If the Vertu TI didn’t succeed in making me cooler, what did it do? Like the best extravagances – whether it’s a spa weekend, a Rolex, or a supercar – it made me feel special. It has a presence, whether it’s in your pocket or in your hand, and feels like a piece of precision engineering. It weighs about the same as a Nokia Lumia 920, so you always know it’s there, and as an actual phone it performs faultlessly. Of particular note was the speaker system, which was infinitely more melodic and natural sounding than you expect from a phone.

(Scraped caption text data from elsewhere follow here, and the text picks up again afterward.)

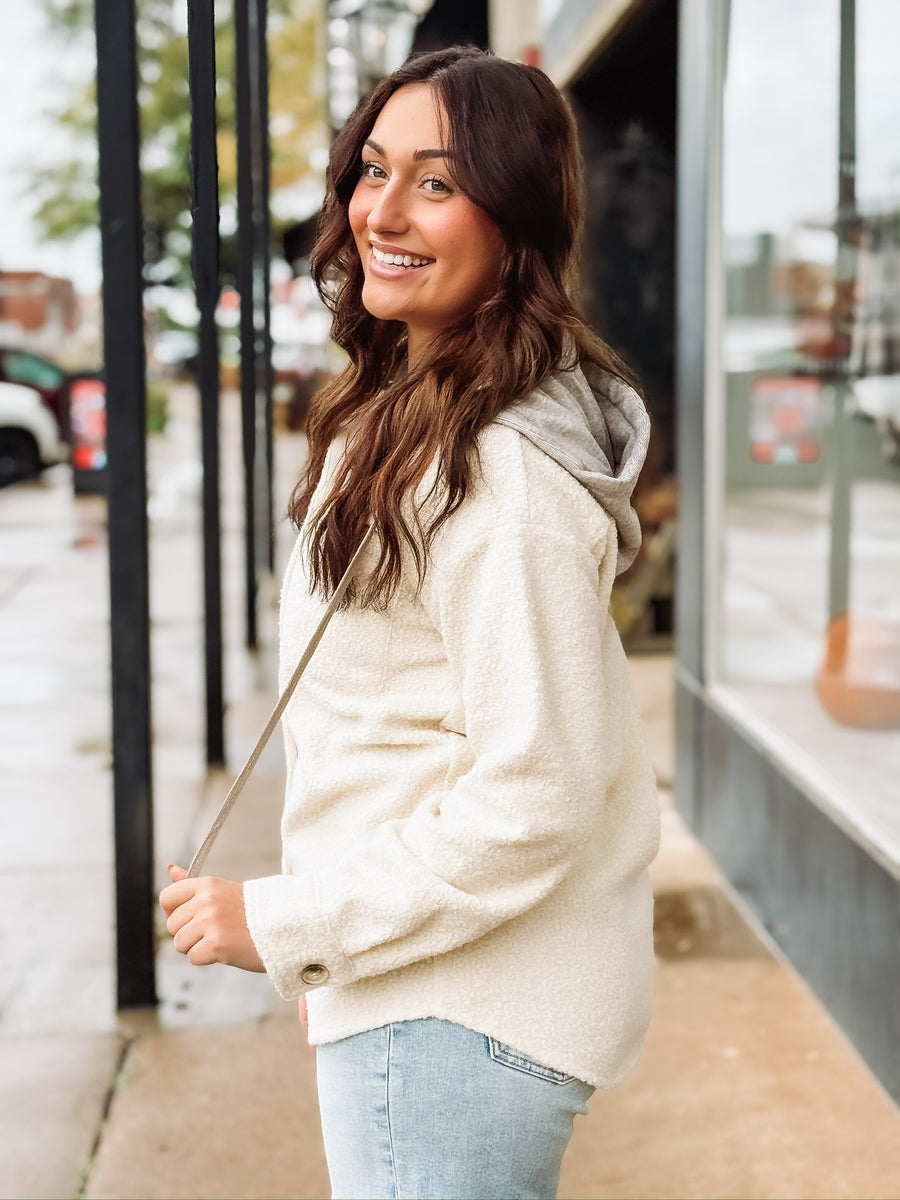 Cream long sleeve button up sherpa with detachable hood.
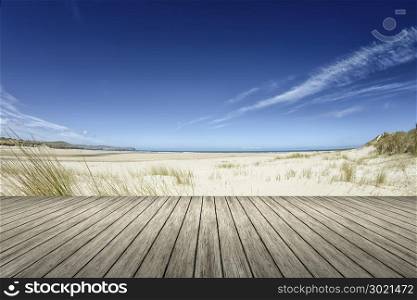An image of a beach and a wooden jetty in the forground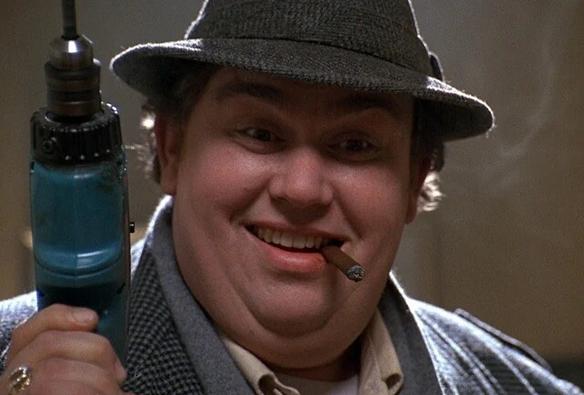 A close-up shot of Uncle Buck holding a drill in his right hand as he looks at Bug (who is off-camera in front of him).  Buck has a psychotic look on his face while he smokes a custom-made cigarette.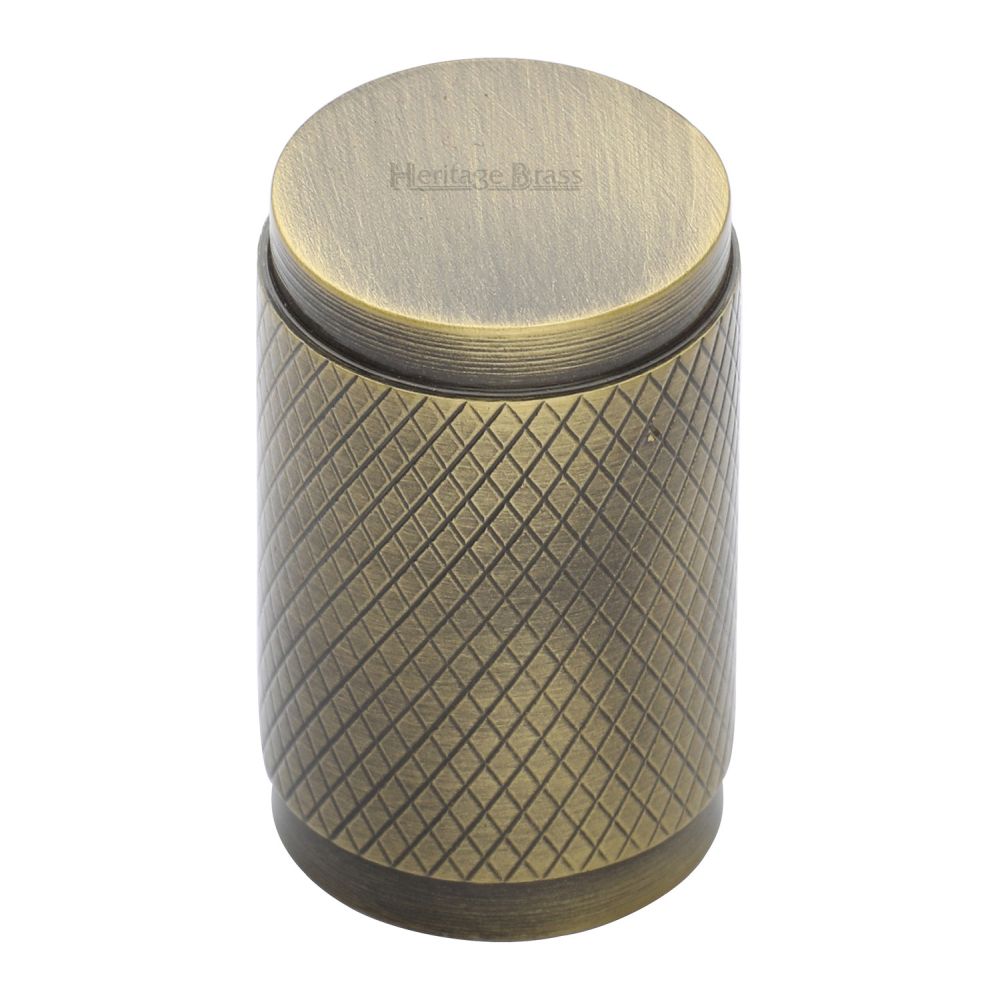 This is an image of a Heritage Brass - Cabinet Knob Cylindric Knurled Design 21mm Antique Brass Finish, c3840-at that is available to order from T.H Wiggans Ironmongery in Kendal.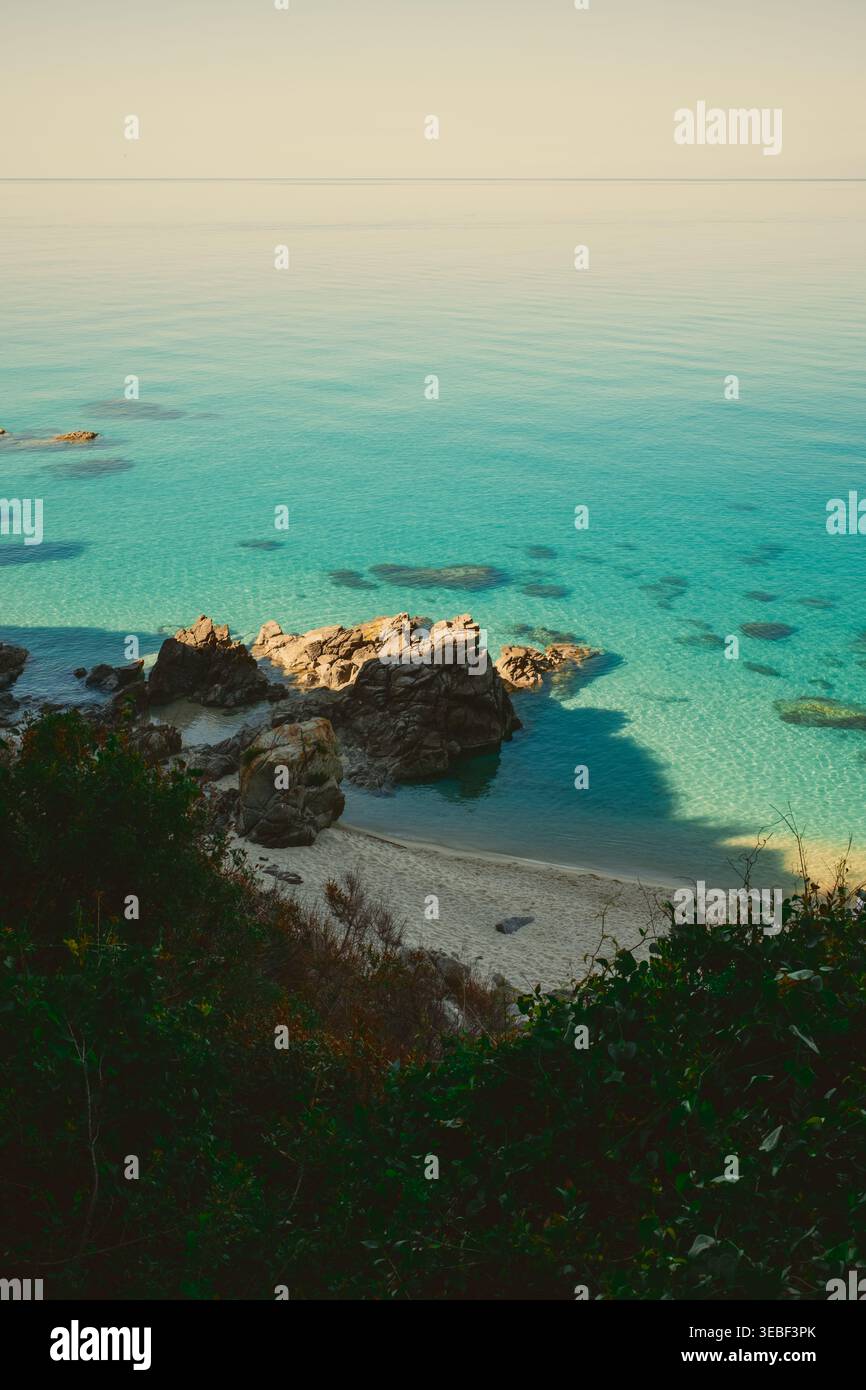 Baia illuminata dal sole con mare blu calmo Foto Stock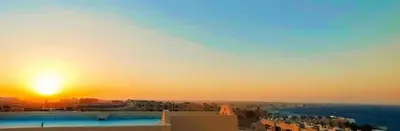 a view of the sunset from a building at The view compound in Hurghada
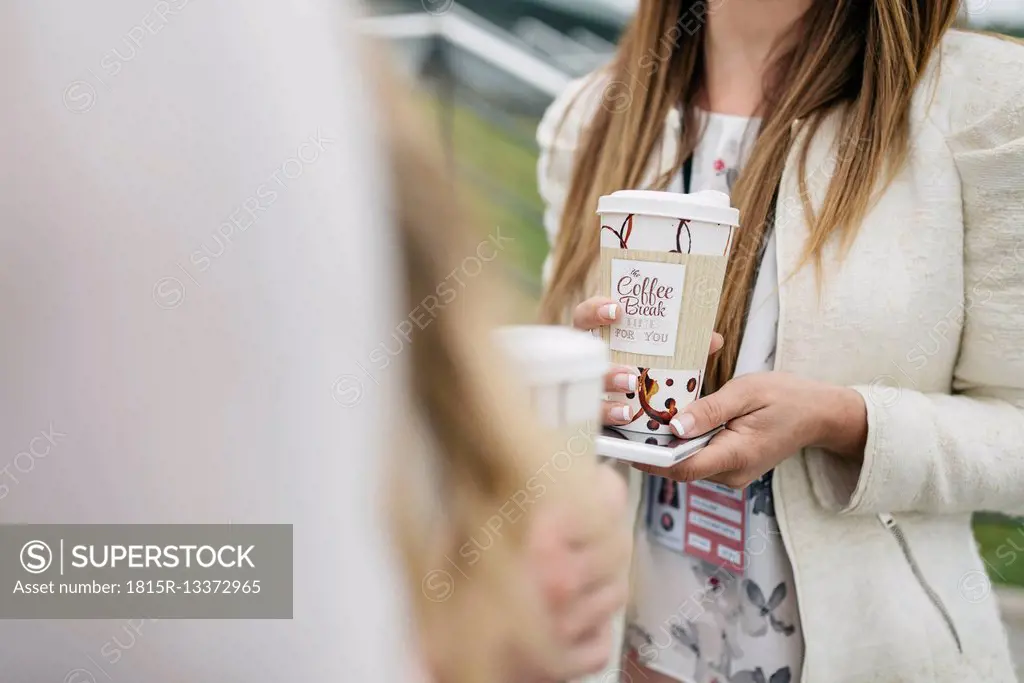 Two women having coffee break outdoors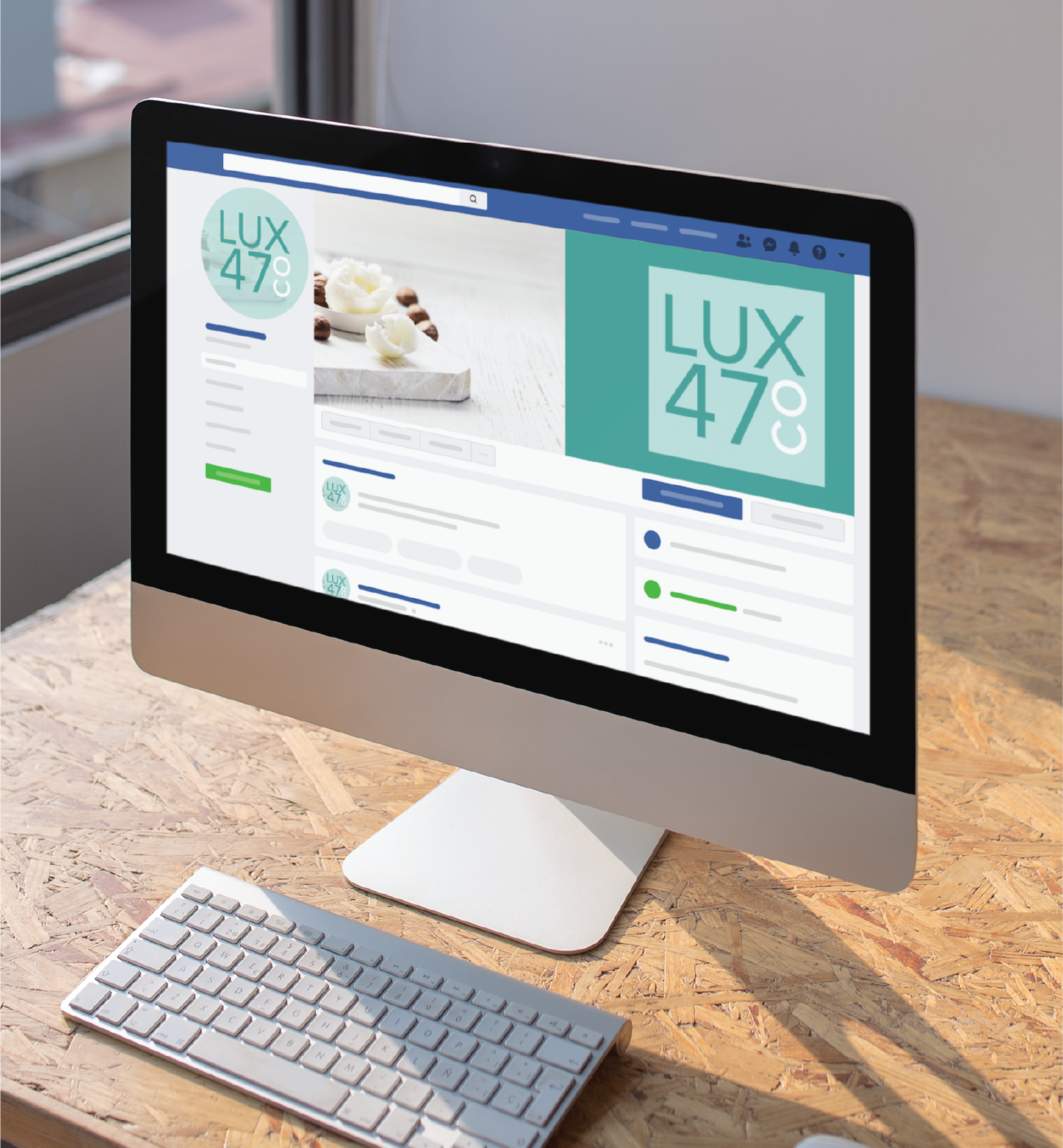 A desktop computer on a wooden desk displays a social media profile page for LUX 47º with a logo and a photo of white candles, showcasing elegant Social Graphics. A wireless keyboard and mouse sit in front of the screen.
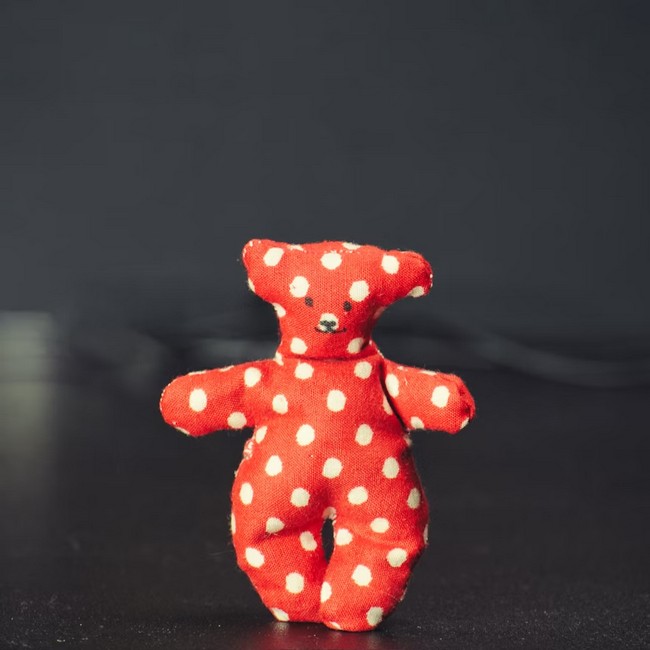 Red and white polka dot bear plush toy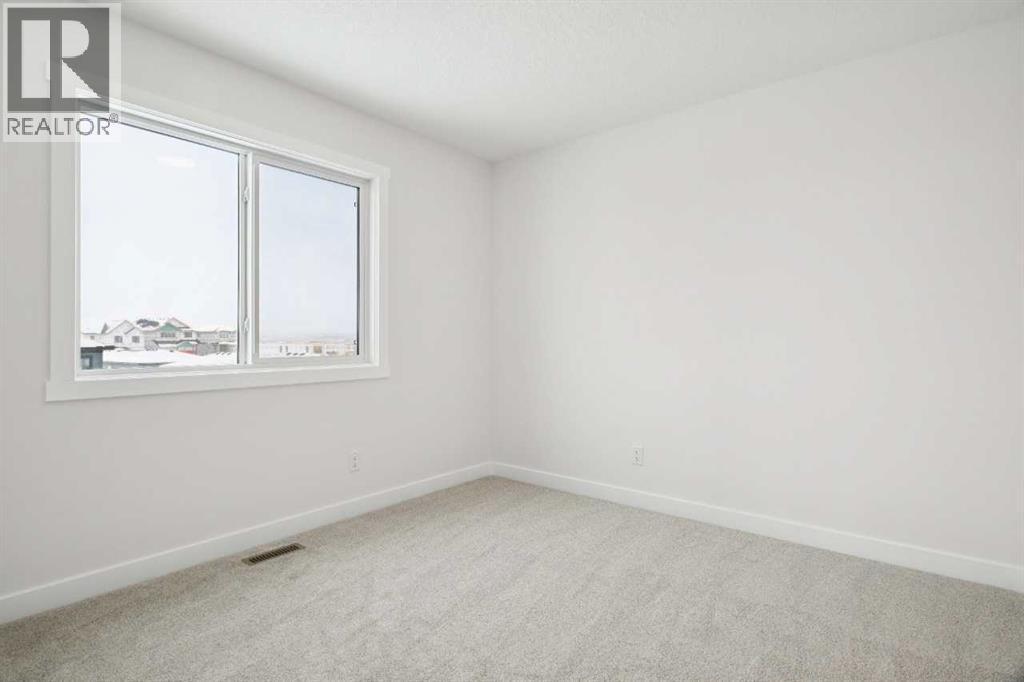 214 Harmony Circle, Rural Rocky View County, Alberta  T3Z 0K9 - Photo 39 - A2291912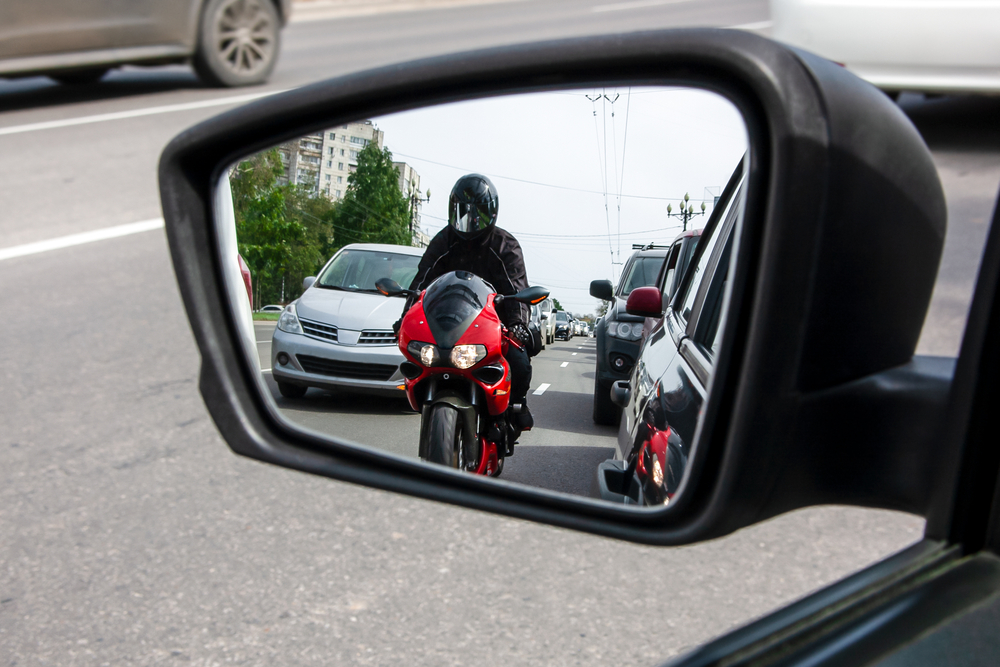 motorcyclist in rearview mirror to suggest the question, "is lane splitting legal in alabama"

The concierge service was great, and they sent me two extensive and detailed lists of restaurants and events (but no Emperor Penguins), plus a follow-up call to check if I want them to make a reservation or book tickets. As tech fans, we tend to overlook this feature, but having now used it, it’s a compelling reason to select a Vertu phone. Siri and Google Now feel like cheap knockoffs when compared to a real human being helping you out. The only let down was the phone’s battery life: it needed charging twice a day.
At the end of my time with the TI – after the motorcycle courier took it from me and rode off into the distance with it safely packed away in his bag – I sort of missed it. It hadn’t made me cool, far from it actually, but the TI had something about it, and as with certain cars, watches, or jewelry, I think a strong bond would have formed over time. That’s something I’ve never experienced with a piece of consumer electronics ever before.
You know, if the Vertu TI’s asking price was pocket change to me, as I wish it was, and I was dictating the text of this article to a personal assistant, things might be different. Maybe I’d be relaxing in the back of my Maybach right now telling the driver to head for New Bond Street.